An Efficient Index Strategy for Multiattribute Queries on
Very Large Data Warehouses

David M. Calascibetta
DePaul University
School of Computer Science, Telecommunications
and Information Systems
Chicago, IL
David@Calascibetta.com

Abstract

The characteristics of very large historical databases are significantly different than common transaction processing systems. Large quantities of data are typically "loaded" by a single individual at a predetermined time. Then, the database becomes effectively "read-only" until the next load event occurs. Frequently, obsolete periods of data, approximately an equal amount to the load, are unloaded from the database. All of this processing typically runs overnight for several hours.

This paper addresses the specific requirements of constructing DBMS technologies to achieve acceptable performance in these applications. Although related topics of concern are described, we concentrate on secondary indexing issues. The most common forms of relational database indexing are discussed, including the B-Tree and its derivatives, grid files, bit maps, and inverted lists. Each index is evaluated for suitability for use in very large databases, with a criteria consisting of physical index size and scalability, maintainability, access IOs, cardinality sensitivity, parallelization effectiveness, and usefulness in multiattribute queries, including whether the index allows dynamic intersection or union operations.

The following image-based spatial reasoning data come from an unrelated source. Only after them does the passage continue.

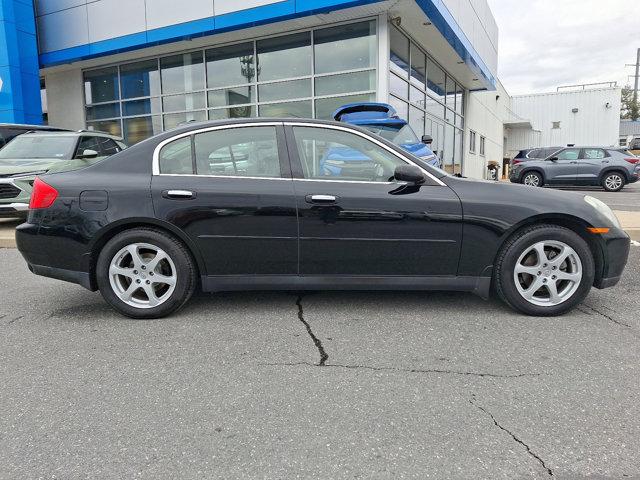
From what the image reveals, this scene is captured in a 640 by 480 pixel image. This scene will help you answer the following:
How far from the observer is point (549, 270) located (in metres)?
3.70

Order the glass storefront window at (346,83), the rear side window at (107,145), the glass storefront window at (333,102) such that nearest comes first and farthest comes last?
the rear side window at (107,145) < the glass storefront window at (346,83) < the glass storefront window at (333,102)

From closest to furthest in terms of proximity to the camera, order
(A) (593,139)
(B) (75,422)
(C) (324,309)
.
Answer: (B) (75,422)
(C) (324,309)
(A) (593,139)

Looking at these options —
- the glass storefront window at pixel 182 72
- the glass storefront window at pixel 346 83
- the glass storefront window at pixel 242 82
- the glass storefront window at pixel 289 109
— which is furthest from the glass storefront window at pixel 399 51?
the glass storefront window at pixel 182 72

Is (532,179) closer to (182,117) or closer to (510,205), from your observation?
(182,117)

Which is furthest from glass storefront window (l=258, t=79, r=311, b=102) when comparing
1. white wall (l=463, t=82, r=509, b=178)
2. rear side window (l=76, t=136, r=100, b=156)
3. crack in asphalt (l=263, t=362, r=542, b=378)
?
white wall (l=463, t=82, r=509, b=178)

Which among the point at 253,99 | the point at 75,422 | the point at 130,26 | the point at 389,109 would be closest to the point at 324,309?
the point at 75,422

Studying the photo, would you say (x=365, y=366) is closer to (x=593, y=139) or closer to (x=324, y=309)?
(x=324, y=309)

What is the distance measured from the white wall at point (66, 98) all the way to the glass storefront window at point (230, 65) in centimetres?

The use of single attribute inverted list indexes, combined with dynamic bit maps is proposed. It is shown that this combination indexing method yields the smallest physical index, while providing complete capability to intersect or union indexes dynamically to resolve a multiattribute query. The goal of this method is to eliminate completely the combinatorial explosion in index storage and maintenance when many attributes of a relation require frequent referencing.

Today, significant effort is applied to making databases easier to access by non-technical people. But a simple, easy to use interface to a database will not solve the problem of "runaway" queries. In fact, these interfaces enable users to launch queries against a database which may process for days. Instead of solving the DBMS processing problem, the front end products allow developers to anticipate long running queries and provide governors which trap these queries and shut them down before execution. If the DBMS had a better approach to processing multiattribute queries, fewer of these requests would need to be trapped and killed. Therefore, this new indexing method can be viewed as a usability enhancement to front end systems.

This is an optimization problem. If the DBMS can’t answer a query within a reasonable amount of time, then it does not provide a solution for the problem. The solution described here is an example of ultimate dynamism, with only the most basic information stored. This is an enabling technology, allowing queries to execute which would be prohibitive without this solution.

1 Introduction

1.1 Problem Statement and Motivation

Considerable research has been made into the efficient indexing of historical databases. This paper addresses the specific problem of indexing a very large relation for efficient retrieval when many of the relations’s attributes are referenced in widely varying combinations. An example of the problem we will solve looks like this:

These queries are referred to as "multiattribute" or "multidimensional" queries.

The significant factor here is that the relation is very large. As we will demonstrate, many of the indexing methods described in previous research which facilitate multiattribute queries do not scale up well. The index size grows disproportionately with the data, in an environment where the data volume itself is difficult to manage.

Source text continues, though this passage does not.